I think the whole think kind of kicked off when I started surfing around the website for Glen Highland Farm in Morris, NY. The farm is a Border collie rescue facility. You know, people see Border collies on TV and in agility competitions, think they're super cool dogs, get one and then find out they can be a big, giant (albiet loveable) pain in the arse.
You have to really understand a Border collie to own a Border collie. I use the word "own" loosely. When you get a Border collie, you will begin to eat, breathe and sleep Border collie. Eat, meaning that in your house dog hair is considered a condiment. Breathe, meaning that if your face gets too close to the dog's, you will immediately find his tongue in your mouth and up your nose. Sleep, meaning be prepared to surrender the best part of the bed to a furry footwarmer.

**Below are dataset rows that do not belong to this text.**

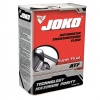 Трансмиссионное масло JOKO ATF Super Fluid 4л
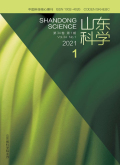 山东科学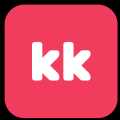 kk宝盒iOS版下载 v1.0 iPhone版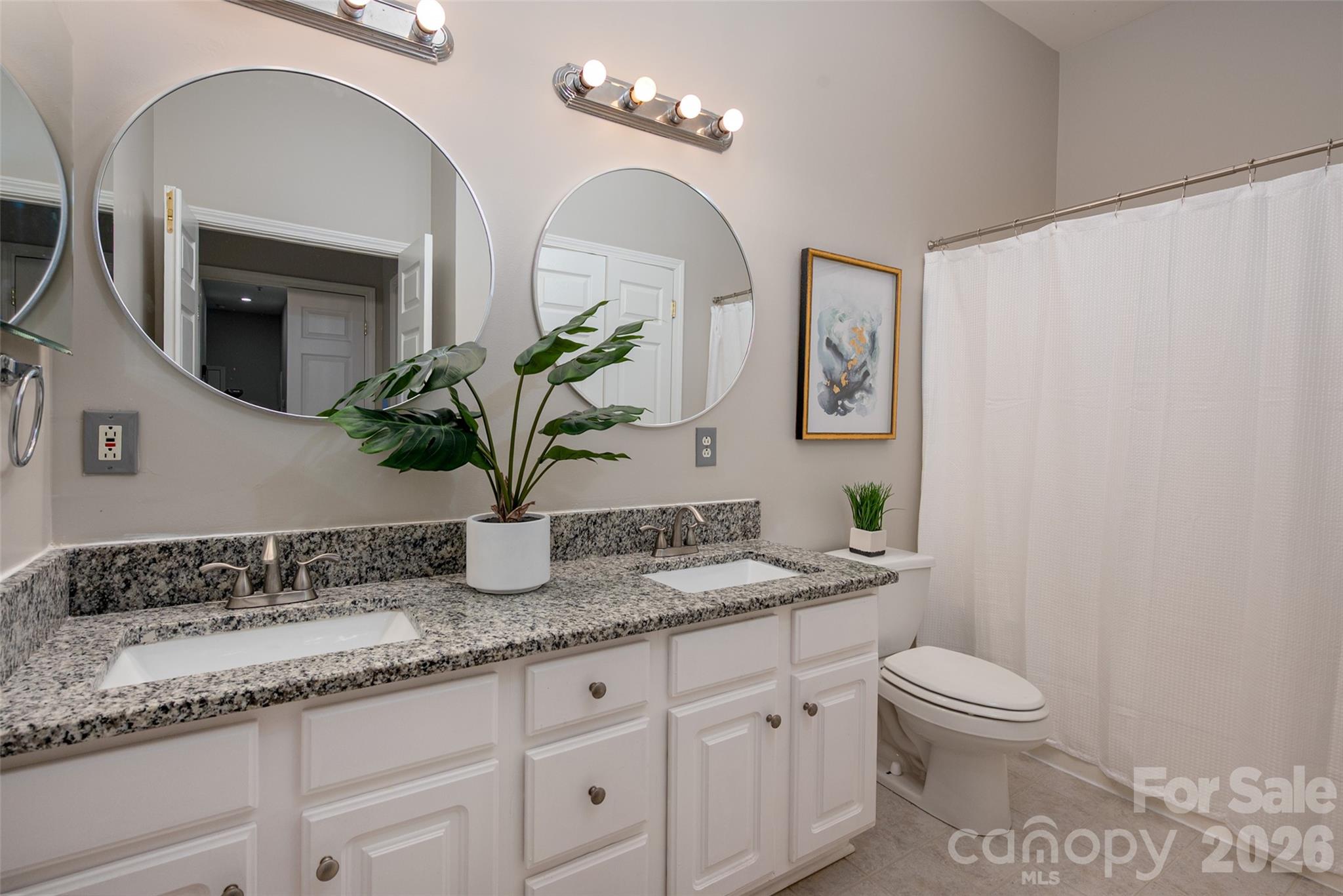 627 Garden District Drive Property Photo 10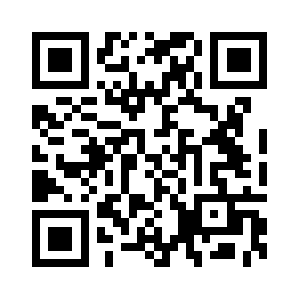 Flymantrausa.com QR code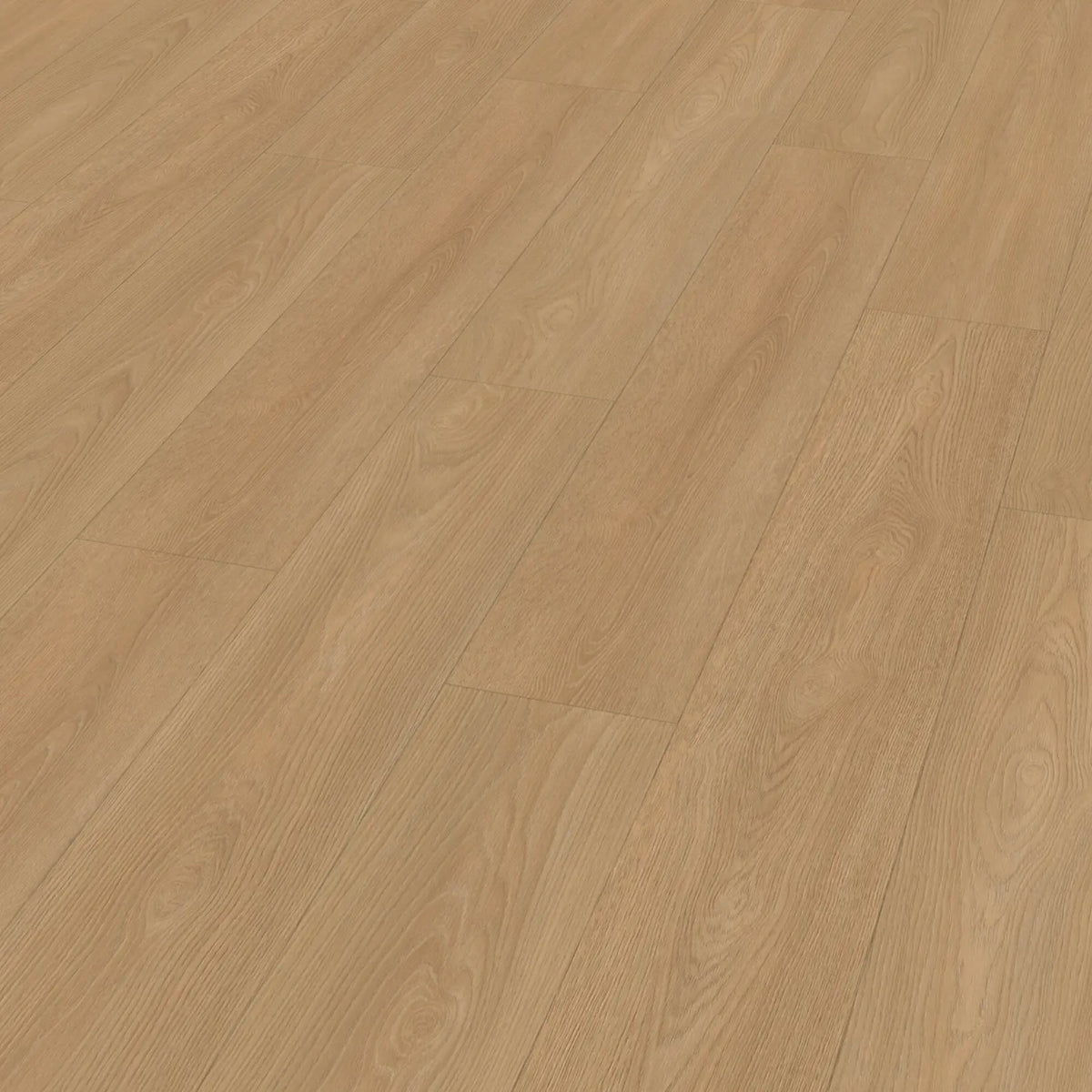 Vivafloors Eiken 8545 PVC-vloer – EcoVloeren – perspectief
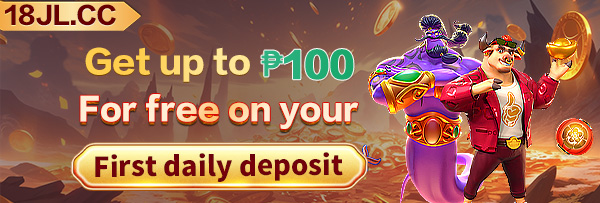 Experience the thrill of live casino at Taya777 club.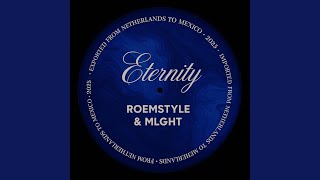 Eternity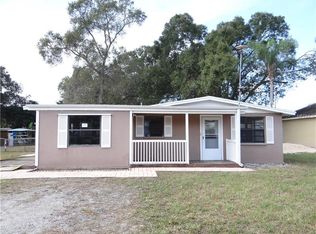 1715 SE 2nd St, Ruskin, FL 33570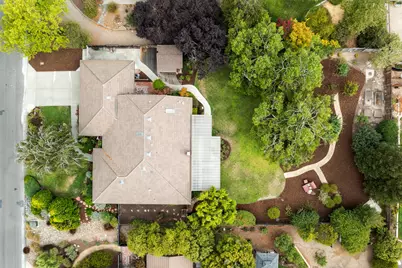 1366 Cimarron Drive, Santa Ynez, CA 93460 - Photo 11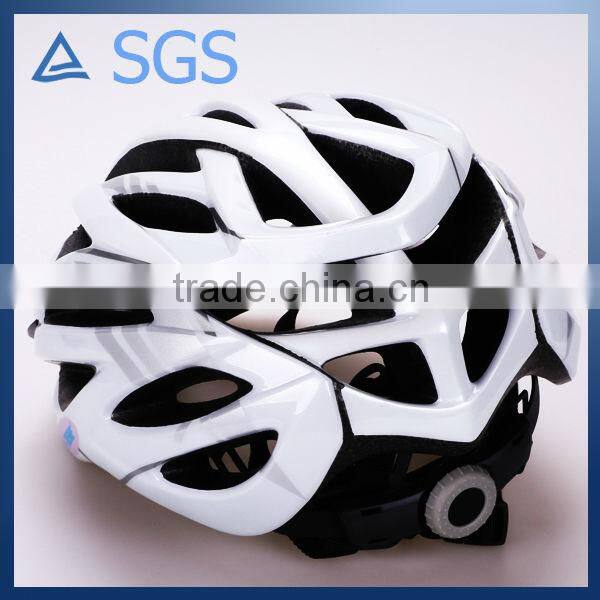 Custom bicycle helmet for children
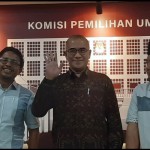 Ketua KPU RI Hasyim Asy'ari-1699871772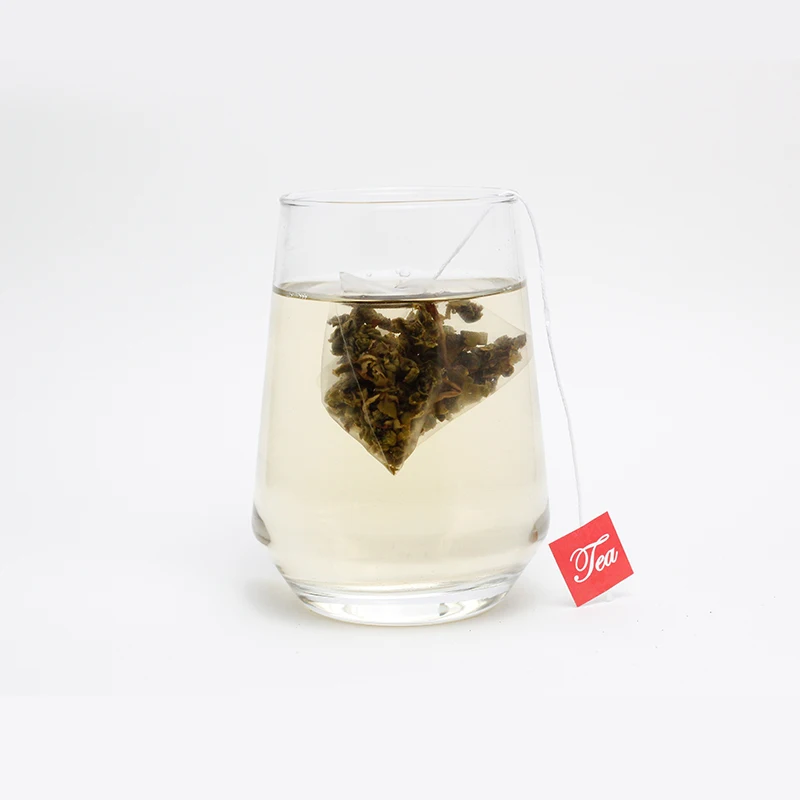 high mountain oolong tea Alpine Oolong Teabag tea oolong green tea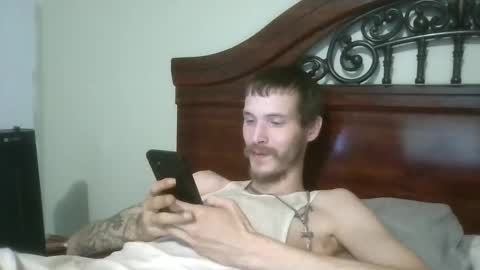 TooTall803 online show from 03-26-26, 11:54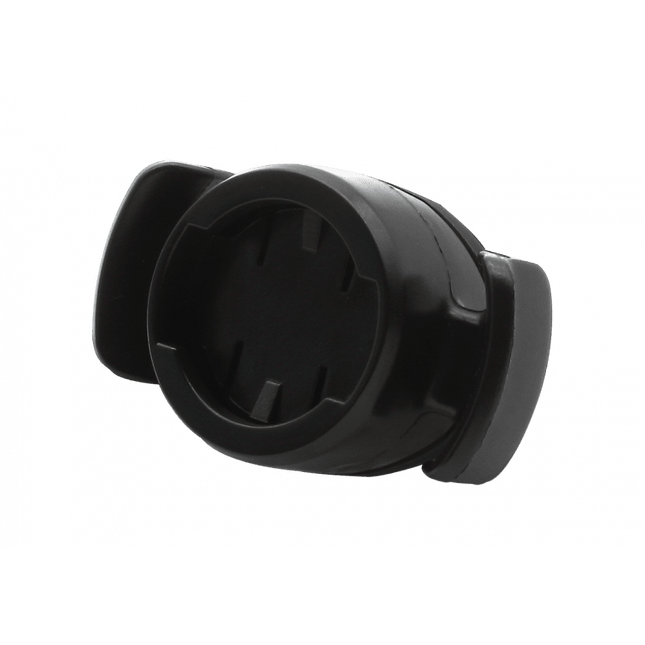 Moon Sport RB - 48 Orcus Lite - W Handlebar Bracket - MN90710820102 - Aerolux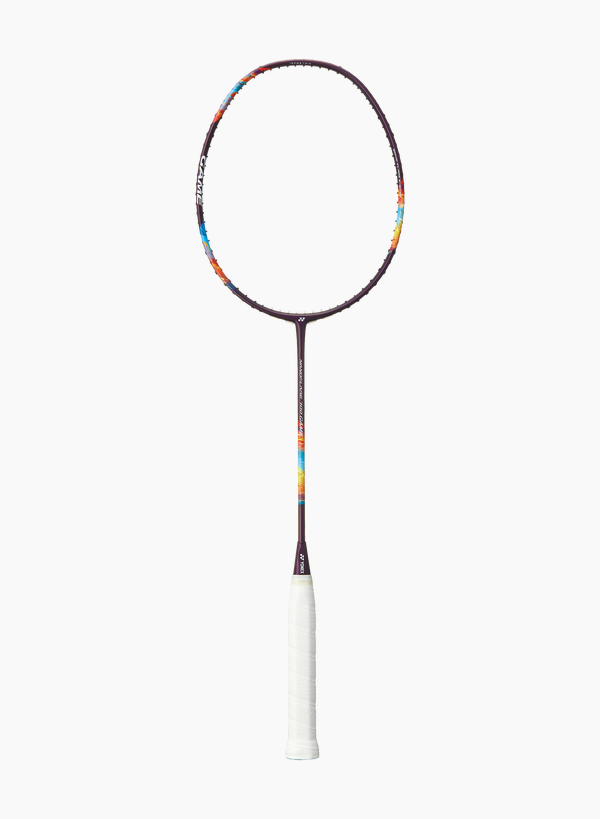 YONEX NANOFLARE 700GAME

You understand that your time is not your own. Your hours are counted soley as free time between bouts of throwing a glow ball or frisbee. Your cat gets herded several times a day.
It takes a special family to welcome that kind of canine dynamo into your house. A Border collie is not a dog for people who aren't home all day. It's not a dog for people who just want a pet. It's not a dog for the impatient or weary, or those who think a veterinarian is someone you see every few years for a rabies shot. It's not a dog for someone who eschews training classes as a waste of good money.
If I'd known back 16 years ago what I know now about Border collies, we might not have gotten our first. Natasha came to us as a puppy, and we got very, very lucky. She was a great dog for 14 years. Her job was to protect Cassie, and Natasha not only knew it she took it very seriously. We never took Natasha to training, but I can see how, after numerous training sessions with Scout, that even a good dog can benefit from classes.
And Scout, for all of his quirkiness, is a great dog. Amiable, albiet anxious; well-behaved, albiet energetic. I feel like he's my shadow. Which makes me wonder why I want another dog.
Like I said, I'm not sure I really do. But when I see those rescue dogs abandoned by people who don't understand Border collies - and I do understand them - it makes me wonder if maybe we have enough love for another one?
David says we don't have enough yard or money. He's probably right.
But on another positive note, Glen Highland Farm has a camp where they take kids from the inner-city and bring them to the camp for a week to work with the dog. I really, really like that idea and have asked for information about volunteering.
Maybe that's what I really need. To be around people and dogs and do some good for someone else.